*Material shown*.
Segment Open
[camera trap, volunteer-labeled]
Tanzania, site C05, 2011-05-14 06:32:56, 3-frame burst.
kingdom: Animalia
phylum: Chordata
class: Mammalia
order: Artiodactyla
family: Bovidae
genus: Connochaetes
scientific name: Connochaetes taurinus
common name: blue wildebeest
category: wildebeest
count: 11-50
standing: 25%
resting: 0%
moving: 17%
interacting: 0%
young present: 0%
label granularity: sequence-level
Segment Closed
*Task brief*. A verbatim transcription is required of the lines from the one with "scientific name: Connochaetes taurinus" through the final line of the entries above, and of nothing else.

*Response*.
scientific name: Connochaetes taurinus
common name: blue wildebeest
category: wildebeest
count: 11-50
standing: 25%
resting: 0%
moving: 17%
interacting: 0%
young present: 0%
label granularity: sequence-level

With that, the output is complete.